* Extract provided:

Airport Advisory Area


  • Airport advisory services are provided at airports without an operating control tower that have certified automated weather reporting via voice capability
    • When there is no control tower in operation and a pilot appears unaware of this fact, inform him/her (NO CONTROL TOWER IN OPERATION)
  • Participation with any advisory service is not mandatory but is highly encouraged to improve safety for everyone operating around busy General Aviation airports
  • When requested, pilots will be provided observed information ("Landing gear appears to be down and in place")
  • There are 2 types depending upon the location of the FSS and communication capabilities:


  • If a pilot asks for airport advisory services at an airport where the requested service is not available but one of the services is available, pilots will be informed about what service is available, and the appropriate service will be provided
    • "[Airport name] Airport Advisory is not available, [Service] available"
  • At airports with commissioned automated weather with continuous automated voice capability, instruct the pilot to monitor the automated broadcast and advise intentions:
    • "Monitor [Location] automated weather [Frequency]. Advise intentions"
      • When the pilot indicates receipt of automated weather, provide the appropriate non-weather elements
      • If the pilot reports the automated weather is out of service, provide the last reported weather available and the appropriate non-weather elements
  • Advise the pilot that the requested airport advisory/RAIS service is not available. Provide CTAF frequency and/or the automated weather frequency, when available. When not available, issue the last known surface condition and altimeter
  • During initial contact, if the pilot indicates receipt of automated weather, provide only the appropriate non-weather elements. Do not provide weather information unless specifically requested by the pilot or a special report is transmitted
    • RAIS: Pilot: "Green Bay radio, Cessna 12RG, ten northeast, landing Eau Claire, request airport information, I have the automated weather"
    • FSS: "Cessna 12RG, Eau Claire airport information, your traffic is a Cessna 172 entering downwind and a Convair 660 reported on final, both one minute ago. There is an airport maintenance vehicle"
  • If additional pilots initiate contact a short time after airport advisory services were provided, determine if the new pilot(s) copied the information when it was provided.

* Tasks and exercises:
A) According to the airport advisory area text, is participation in any advisory service mandatory?
B) Transcribe the portion of the airport advisory area text between "Airport Advisory Area" and "TOWER IN OPERATION)", inclusive.
C) Write the next part of the text on airport advisory services, picking up after its final sentence.

Dataset entries:
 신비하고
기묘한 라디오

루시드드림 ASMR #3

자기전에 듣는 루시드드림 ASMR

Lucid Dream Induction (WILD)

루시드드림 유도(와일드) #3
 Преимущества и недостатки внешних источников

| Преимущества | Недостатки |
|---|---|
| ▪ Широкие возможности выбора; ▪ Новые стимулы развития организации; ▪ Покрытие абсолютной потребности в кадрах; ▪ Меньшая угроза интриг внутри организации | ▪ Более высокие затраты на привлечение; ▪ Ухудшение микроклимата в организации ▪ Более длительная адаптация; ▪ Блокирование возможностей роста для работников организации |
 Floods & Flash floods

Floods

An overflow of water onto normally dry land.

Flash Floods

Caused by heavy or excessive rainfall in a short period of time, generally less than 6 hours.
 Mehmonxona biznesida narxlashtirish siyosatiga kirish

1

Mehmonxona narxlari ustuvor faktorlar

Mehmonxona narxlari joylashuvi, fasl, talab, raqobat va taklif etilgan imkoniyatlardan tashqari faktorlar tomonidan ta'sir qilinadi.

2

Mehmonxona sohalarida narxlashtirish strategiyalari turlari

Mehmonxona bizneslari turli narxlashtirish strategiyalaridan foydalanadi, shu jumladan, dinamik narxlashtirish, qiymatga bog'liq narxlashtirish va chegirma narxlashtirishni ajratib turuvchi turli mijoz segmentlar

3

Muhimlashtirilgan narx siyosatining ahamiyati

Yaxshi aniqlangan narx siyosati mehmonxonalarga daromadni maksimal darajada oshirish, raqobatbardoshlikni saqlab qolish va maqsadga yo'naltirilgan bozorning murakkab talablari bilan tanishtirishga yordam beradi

* Answers by item:
A) No. Participation is not mandatory, but it is highly encouraged to improve safety for everyone operating around busy General Aviation airports.

B)
Airport Advisory Area


  • Airport advisory services are provided at airports without an operating control tower that have certified automated weather reporting via voice capability
    • When there is no control tower in operation and a pilot appears unaware of this fact, inform him/her (NO CONTROL TOWER IN OPERATION)

C)
    • If the new pilot responds in the affirmative, do not repeat the information
    • If the new pilot acknowledges the airport advisory information and then requests specific information, provide only the information requested so as to reduce frequency clutter while insuring that the pilots are aware of the situation as it changes
  • Final Guard is a service provided in conjunction with airport advisory only during periods of significant and fast changing weather conditions that may affect landing and takeoff operations.
  • Where AFIS is available, confirm receipt of the current AFIS information if the pilot does not initially state the appropriate AFIS code. Issue the current AFIS information to pilots who are unable to receive the AFIS or pilots that do not have the information
    • "Verify you have information ALFA"
  • If the pilot requests special VFR clearance, provide the appropriate elements and follow the procedures in Chapter 4, Section 5, Special VFR Operations


  • State the airport name and the type of service being provided: airport advisory or airport information
  • EXAMPLE-(Airport name), AIRPORT ADVISORY . . .
  • Or
  • (Airport name), AIRPORT INFORMATION . . .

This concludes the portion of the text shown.